As the answer, give every line of the records that includes the word "Connochaetes".

Records from a dataset:
*** Block opens ***

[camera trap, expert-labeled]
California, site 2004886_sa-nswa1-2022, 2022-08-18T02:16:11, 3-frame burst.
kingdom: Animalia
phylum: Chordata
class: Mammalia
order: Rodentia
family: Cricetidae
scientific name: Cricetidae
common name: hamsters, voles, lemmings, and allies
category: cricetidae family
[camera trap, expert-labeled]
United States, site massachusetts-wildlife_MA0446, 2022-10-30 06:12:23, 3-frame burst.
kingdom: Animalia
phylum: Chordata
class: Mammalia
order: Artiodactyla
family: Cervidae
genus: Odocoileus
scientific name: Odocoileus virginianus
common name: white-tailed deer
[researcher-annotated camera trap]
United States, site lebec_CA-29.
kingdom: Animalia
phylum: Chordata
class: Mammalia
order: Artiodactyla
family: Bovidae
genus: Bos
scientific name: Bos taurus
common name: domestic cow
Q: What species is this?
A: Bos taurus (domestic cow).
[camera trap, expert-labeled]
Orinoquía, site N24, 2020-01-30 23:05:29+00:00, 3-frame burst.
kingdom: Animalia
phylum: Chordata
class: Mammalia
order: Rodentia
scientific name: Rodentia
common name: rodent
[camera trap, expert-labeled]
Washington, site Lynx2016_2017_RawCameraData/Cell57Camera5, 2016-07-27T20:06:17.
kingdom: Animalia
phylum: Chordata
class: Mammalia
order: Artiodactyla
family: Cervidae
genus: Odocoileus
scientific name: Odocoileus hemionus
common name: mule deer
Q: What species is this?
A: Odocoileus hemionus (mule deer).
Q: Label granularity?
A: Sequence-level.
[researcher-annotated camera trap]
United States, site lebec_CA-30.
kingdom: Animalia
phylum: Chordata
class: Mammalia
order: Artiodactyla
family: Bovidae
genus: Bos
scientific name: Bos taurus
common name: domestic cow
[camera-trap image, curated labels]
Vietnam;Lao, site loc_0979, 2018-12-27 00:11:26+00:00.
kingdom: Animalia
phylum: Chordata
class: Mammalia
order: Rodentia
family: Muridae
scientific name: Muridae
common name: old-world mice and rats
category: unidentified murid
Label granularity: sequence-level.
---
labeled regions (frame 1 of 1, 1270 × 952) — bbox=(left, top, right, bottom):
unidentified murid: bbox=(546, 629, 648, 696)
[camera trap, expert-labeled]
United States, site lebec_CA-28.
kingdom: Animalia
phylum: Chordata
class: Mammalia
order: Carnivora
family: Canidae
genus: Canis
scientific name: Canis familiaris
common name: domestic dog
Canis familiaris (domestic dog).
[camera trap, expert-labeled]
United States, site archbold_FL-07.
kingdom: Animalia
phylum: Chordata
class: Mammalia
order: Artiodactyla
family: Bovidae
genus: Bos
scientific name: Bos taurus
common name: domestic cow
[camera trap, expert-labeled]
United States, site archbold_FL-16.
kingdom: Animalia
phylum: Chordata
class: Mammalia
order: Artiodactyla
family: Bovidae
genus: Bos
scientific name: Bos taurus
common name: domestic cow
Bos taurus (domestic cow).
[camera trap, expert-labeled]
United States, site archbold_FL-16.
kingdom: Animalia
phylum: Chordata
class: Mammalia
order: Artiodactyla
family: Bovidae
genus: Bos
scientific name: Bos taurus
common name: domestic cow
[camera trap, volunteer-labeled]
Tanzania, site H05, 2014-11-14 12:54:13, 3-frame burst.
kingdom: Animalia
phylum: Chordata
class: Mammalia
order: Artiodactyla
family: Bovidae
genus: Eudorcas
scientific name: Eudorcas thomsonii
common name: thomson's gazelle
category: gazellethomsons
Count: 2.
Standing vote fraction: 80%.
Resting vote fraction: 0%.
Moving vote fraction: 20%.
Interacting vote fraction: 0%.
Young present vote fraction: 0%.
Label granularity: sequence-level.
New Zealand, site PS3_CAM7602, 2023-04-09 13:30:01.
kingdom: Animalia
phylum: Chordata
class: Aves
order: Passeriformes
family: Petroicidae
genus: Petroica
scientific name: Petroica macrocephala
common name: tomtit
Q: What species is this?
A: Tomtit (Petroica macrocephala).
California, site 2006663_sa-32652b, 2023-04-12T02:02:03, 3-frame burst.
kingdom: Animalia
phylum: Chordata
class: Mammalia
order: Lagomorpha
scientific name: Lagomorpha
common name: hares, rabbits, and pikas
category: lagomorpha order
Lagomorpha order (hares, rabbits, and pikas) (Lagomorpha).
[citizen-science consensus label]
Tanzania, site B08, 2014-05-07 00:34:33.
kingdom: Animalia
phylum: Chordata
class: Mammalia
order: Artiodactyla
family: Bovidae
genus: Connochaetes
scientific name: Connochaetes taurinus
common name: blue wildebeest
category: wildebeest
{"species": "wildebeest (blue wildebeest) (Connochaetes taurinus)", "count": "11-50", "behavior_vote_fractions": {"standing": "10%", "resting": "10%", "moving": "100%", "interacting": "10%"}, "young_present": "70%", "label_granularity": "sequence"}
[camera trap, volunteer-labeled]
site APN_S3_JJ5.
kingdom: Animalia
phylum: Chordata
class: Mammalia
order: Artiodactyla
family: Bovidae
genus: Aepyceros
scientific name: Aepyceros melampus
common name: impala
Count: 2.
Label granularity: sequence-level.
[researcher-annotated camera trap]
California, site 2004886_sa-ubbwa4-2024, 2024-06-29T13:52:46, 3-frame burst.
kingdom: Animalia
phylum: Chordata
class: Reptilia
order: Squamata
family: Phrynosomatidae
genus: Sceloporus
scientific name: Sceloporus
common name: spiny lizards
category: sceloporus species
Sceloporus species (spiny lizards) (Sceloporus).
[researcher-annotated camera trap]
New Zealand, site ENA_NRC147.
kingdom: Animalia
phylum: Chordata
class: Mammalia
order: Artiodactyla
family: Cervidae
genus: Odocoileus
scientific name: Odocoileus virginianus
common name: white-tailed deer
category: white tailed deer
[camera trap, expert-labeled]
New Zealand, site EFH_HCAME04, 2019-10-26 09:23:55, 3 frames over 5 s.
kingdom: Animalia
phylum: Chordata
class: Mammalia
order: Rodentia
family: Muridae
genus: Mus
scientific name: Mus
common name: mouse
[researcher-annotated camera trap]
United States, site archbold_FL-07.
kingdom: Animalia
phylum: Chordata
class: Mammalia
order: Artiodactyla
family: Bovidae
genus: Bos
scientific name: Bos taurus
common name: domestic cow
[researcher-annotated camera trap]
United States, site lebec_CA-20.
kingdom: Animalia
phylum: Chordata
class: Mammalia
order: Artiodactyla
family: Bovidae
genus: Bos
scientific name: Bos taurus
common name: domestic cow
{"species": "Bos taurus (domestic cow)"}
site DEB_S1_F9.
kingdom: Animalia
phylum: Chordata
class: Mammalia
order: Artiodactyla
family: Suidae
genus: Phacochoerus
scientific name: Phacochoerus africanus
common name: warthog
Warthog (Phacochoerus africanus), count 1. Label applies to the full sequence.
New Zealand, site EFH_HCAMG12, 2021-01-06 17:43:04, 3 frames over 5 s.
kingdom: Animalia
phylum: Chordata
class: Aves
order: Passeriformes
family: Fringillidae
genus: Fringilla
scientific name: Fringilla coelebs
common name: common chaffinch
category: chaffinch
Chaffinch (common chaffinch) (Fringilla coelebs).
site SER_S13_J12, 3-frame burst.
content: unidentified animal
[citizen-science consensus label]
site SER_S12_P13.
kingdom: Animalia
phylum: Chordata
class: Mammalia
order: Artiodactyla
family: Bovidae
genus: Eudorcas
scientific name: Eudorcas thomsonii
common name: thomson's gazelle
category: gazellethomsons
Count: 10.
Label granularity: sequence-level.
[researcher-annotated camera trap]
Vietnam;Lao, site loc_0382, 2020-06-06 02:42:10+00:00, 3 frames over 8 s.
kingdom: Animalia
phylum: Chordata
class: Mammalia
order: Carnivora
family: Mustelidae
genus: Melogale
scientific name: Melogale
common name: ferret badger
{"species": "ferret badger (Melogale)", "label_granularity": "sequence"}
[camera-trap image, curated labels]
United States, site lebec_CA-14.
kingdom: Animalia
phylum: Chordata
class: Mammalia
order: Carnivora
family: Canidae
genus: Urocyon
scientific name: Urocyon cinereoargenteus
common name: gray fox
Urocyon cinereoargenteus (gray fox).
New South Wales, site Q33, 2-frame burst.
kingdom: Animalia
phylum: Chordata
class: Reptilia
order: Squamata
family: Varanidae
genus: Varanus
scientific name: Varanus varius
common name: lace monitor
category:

*** Block closes ***

ANSWER TO THIS TASK:
genus: Connochaetes
scientific name: Connochaetes taurinus
{"species": "wildebeest (blue wildebeest) (Connochaetes taurinus)", "count": "11-50", "behavior_vote_fractions": {"standing": "10%", "resting": "10%", "moving": "100%", "interacting": "10%"}, "young_present": "70%", "label_granularity": "sequence"}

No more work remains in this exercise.